Kelly Leroy Mantle (born July 9, 1976), is an American actor, singer-songwriter, comedian, musician, drag queen, and reality television personality. Mantle appeared as a contestant on the sixth season of the reality TV show RuPaul's Drag Race.

Early life
Mantle was born to Larry James and Linda Lea Mantle in Oklahoma City but grew up in Cordell, Oklahoma. They have a brother, Garrette.

Mantle's uncle was professional baseball player Mickey Mantle, who played for the New York Yankees. Mantle graduated with a BFA in Theatre from the University of Oklahoma.

Career
After college, Mantle went to Chicago to begin a career as an actor. She acted in plays such as The Convention and Royal Flush. Lone Star/Laundry & Bourbon was the first production by OKRA Theatre, a theater company started by Mantle and her friend Tracy Parks, who directed the play.

In 1998, Mantle starred in the Chicago production of Charles Busch's play Vampire Lesbians of Sodom. After two years of living in Chicago, she moved to Los Angeles. She later auditioned for the Los Angeles production of Vampire Lesbians of Sodom, where she was scouted and signed by a talent agent.

In Los Angeles, Mantle became a member of the band Sex with Lurch, which was formed by singer Robbie Quinne and guitarist Bernard Yin. As part of the group, Mantle used the stage name "Brandy Warhol". The group disbanded in December 2002. Mantle later joined Quinne's follow-up band, the Barbarellatones.

- **AVAILABLE DATA**:

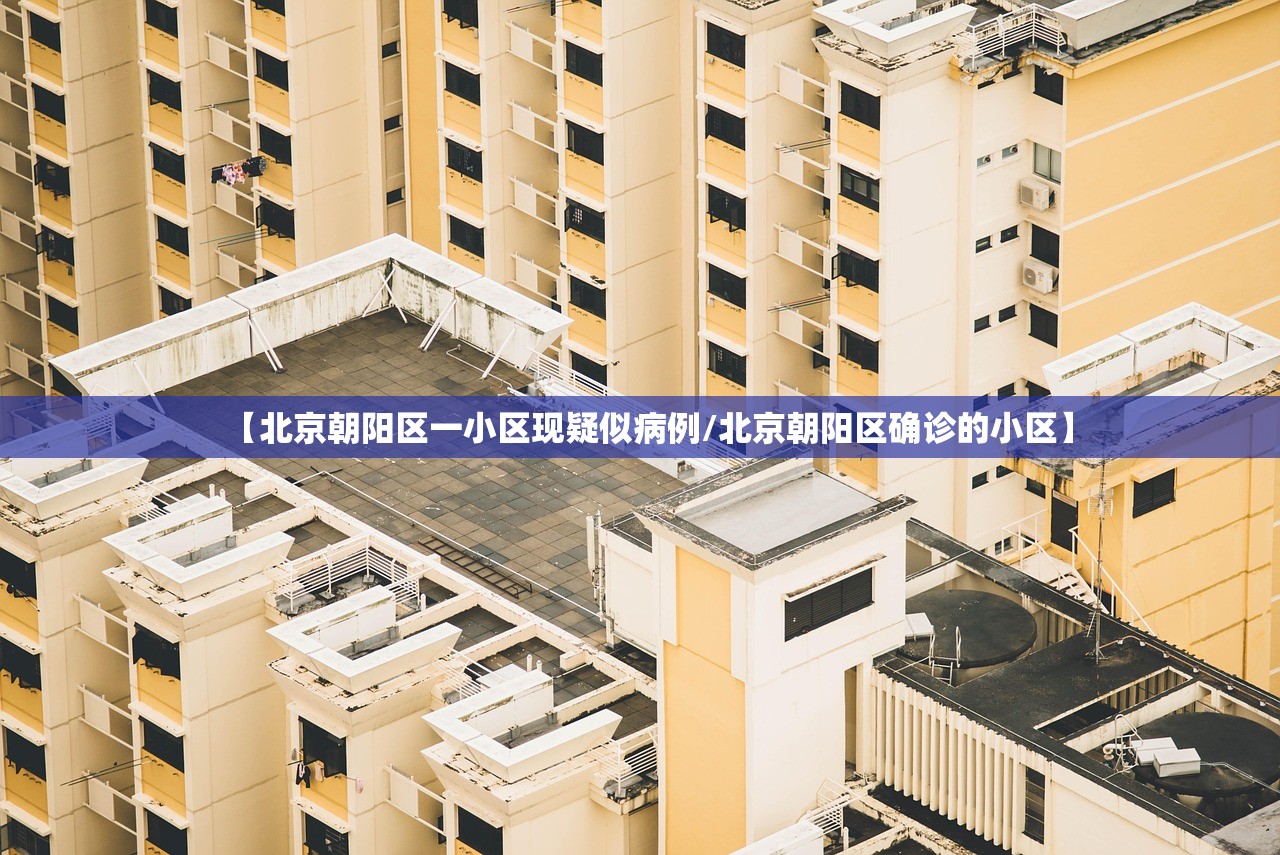 云南新增本土确诊病例7例-云南新增本土确诊病 例12例 云南新增本土确诊病例7例-云南新增本土确诊病 例12例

- **WORK REQUIRED**:
According to the Kelly Mantle biography, what stage name did Mantle use in the band Sex with Lurch? The listing is separate material with no connection to the Kelly Mantle biography.

- **SOLUTION TO THIS TASK**:
Brandy Warhol